Saved entries:
Content starts
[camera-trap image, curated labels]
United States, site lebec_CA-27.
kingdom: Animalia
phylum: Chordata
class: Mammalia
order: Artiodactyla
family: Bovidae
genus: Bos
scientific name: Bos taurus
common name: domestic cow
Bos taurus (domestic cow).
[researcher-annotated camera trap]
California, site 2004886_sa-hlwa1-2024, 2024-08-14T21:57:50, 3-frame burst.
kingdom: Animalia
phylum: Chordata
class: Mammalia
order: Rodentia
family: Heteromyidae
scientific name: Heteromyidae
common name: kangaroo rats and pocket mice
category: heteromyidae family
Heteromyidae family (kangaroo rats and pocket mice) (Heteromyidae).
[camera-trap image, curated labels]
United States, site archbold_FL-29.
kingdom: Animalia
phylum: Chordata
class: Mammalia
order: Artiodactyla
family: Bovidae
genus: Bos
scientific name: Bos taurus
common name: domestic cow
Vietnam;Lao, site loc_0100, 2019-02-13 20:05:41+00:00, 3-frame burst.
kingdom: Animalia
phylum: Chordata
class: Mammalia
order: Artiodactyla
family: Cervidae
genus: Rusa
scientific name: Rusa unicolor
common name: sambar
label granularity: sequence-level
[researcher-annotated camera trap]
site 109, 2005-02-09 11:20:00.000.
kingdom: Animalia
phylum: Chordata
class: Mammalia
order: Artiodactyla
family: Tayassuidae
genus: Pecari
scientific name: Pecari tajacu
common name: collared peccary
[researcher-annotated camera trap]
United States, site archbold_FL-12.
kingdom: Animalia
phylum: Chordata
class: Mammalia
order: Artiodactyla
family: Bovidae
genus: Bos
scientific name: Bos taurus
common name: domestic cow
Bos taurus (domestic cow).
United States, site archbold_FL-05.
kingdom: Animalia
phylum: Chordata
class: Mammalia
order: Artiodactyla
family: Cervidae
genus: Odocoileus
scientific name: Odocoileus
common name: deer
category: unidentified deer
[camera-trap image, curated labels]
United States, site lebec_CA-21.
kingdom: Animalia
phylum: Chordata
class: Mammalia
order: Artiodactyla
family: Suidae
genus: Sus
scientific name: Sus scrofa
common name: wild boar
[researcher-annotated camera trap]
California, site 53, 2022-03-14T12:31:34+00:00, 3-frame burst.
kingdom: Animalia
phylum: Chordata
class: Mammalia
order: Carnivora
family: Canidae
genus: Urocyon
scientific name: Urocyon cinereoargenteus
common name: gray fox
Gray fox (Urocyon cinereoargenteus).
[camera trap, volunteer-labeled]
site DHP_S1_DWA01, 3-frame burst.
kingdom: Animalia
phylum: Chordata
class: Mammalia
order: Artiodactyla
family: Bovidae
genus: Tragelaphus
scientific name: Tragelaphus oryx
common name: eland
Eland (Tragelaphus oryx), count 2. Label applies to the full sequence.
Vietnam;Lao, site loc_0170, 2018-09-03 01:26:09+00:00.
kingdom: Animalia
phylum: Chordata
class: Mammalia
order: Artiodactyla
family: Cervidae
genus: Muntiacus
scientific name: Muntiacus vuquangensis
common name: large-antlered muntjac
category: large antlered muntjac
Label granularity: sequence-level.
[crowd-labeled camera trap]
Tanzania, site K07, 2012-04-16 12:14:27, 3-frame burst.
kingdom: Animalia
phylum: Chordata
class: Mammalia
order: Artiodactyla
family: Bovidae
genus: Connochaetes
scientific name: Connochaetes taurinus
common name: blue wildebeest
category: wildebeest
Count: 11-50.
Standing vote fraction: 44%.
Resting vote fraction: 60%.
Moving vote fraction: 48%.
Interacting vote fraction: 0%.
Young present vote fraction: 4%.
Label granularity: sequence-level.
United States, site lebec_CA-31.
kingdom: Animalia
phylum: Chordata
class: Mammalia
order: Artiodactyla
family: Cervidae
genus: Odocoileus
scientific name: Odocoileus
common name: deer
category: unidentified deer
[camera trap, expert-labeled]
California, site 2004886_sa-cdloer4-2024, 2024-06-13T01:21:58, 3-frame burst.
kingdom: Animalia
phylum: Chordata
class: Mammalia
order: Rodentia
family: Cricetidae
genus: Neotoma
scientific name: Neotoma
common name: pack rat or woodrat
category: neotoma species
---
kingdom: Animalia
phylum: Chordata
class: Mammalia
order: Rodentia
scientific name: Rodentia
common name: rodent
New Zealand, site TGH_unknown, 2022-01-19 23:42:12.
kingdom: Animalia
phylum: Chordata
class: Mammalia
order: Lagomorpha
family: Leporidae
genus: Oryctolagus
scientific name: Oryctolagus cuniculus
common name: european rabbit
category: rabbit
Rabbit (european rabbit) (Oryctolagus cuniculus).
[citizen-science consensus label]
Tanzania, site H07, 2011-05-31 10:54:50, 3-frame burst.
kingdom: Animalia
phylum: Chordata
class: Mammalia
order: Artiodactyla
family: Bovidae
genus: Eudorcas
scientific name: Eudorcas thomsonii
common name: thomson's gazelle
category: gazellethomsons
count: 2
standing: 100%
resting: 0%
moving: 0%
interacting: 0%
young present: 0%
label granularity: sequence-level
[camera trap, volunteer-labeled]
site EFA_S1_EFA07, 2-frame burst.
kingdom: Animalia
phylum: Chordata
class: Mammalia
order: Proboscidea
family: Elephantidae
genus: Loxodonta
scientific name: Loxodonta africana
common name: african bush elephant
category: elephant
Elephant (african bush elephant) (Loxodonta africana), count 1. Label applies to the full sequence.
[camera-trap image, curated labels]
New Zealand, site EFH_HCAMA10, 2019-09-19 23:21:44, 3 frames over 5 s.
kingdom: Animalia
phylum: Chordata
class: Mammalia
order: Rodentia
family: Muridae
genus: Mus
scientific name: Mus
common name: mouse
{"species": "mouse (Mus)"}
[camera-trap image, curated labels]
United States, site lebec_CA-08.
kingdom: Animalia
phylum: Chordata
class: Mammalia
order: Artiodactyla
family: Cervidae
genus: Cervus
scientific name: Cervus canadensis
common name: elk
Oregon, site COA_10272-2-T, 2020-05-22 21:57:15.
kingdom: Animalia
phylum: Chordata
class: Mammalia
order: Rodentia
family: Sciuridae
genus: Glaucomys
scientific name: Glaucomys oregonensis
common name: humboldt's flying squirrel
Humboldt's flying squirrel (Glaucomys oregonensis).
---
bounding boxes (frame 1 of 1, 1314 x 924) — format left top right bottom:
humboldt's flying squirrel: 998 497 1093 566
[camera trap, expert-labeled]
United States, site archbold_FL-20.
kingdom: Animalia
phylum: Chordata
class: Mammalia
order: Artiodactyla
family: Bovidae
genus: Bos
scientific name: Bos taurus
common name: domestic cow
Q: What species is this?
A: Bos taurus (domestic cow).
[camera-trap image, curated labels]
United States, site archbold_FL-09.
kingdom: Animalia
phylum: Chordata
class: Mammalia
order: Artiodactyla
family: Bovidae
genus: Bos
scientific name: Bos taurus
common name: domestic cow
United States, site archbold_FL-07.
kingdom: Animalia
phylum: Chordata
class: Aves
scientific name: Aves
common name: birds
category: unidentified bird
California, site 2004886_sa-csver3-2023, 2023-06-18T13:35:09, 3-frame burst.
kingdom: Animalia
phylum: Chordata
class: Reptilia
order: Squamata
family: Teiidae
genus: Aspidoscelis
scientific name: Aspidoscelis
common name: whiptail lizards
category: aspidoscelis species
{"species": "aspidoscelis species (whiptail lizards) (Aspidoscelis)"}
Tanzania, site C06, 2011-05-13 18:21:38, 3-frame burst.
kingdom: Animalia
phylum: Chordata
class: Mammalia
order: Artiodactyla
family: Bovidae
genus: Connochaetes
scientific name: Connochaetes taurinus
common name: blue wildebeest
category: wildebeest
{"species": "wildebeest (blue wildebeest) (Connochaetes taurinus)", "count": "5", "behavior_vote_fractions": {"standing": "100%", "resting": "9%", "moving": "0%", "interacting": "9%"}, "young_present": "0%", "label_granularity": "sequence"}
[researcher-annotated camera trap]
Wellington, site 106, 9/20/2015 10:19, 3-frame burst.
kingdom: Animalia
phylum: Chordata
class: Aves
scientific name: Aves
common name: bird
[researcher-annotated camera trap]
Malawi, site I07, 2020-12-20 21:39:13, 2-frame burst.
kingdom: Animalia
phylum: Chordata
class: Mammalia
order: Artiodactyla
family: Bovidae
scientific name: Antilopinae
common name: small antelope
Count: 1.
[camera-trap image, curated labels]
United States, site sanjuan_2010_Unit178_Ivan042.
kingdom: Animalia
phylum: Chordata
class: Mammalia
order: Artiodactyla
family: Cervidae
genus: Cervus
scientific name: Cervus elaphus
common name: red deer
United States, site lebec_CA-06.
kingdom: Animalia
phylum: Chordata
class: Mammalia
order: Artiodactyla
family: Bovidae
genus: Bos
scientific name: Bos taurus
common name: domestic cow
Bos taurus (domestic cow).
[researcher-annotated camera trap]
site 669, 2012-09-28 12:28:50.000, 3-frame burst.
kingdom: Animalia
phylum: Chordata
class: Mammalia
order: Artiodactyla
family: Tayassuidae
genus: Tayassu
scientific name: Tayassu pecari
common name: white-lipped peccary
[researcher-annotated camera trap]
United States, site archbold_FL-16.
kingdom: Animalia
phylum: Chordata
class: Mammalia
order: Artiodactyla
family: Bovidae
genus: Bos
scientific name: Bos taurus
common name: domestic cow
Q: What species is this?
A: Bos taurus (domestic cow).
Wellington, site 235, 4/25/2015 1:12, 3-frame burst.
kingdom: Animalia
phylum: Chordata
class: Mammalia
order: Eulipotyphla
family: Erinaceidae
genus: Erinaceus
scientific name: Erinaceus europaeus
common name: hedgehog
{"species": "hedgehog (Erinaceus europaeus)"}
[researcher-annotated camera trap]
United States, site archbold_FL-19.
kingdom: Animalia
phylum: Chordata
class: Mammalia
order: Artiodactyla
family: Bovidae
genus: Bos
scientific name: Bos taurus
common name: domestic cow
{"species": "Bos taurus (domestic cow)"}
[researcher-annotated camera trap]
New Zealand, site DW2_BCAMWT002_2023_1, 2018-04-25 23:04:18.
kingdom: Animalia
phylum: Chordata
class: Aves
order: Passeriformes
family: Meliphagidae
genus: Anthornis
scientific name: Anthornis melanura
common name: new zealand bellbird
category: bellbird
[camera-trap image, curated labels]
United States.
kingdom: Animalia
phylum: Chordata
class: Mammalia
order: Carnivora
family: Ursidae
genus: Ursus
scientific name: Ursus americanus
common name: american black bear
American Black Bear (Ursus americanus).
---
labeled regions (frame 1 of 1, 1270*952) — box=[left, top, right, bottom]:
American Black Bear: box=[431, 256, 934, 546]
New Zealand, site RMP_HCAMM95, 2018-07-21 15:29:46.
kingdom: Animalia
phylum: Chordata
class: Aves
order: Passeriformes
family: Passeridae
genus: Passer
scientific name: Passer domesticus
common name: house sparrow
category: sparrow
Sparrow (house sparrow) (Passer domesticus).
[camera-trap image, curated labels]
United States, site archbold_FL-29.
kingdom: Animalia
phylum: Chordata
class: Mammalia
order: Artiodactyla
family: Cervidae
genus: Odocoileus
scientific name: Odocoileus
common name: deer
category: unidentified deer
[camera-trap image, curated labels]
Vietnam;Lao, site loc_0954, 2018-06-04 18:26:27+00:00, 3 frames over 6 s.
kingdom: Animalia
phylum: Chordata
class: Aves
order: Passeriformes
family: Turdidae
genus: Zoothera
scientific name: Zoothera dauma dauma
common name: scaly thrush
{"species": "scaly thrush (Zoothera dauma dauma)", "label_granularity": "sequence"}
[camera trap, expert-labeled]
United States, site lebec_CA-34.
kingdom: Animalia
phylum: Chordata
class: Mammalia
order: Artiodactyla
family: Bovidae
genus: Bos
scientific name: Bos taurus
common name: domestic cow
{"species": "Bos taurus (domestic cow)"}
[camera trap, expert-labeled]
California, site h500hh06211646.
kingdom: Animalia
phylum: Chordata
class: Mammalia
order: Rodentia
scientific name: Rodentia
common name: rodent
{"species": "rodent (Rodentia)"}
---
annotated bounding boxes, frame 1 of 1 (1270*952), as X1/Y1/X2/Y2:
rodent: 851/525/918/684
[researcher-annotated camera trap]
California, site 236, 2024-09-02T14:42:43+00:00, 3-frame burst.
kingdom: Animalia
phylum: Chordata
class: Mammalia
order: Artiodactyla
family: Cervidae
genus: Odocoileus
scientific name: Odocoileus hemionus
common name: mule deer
Content ends
* [AIM OF THE TASK]:
Looking through the records, copy out every line in which the word "over" is found.

* [OUTPUT OF THE TASK]:
New Zealand, site EFH_HCAMA10, 2019-09-19 23:21:44, 3 frames over 5 s.
Vietnam;Lao, site loc_0954, 2018-06-04 18:26:27+00:00, 3 frames over 6 s.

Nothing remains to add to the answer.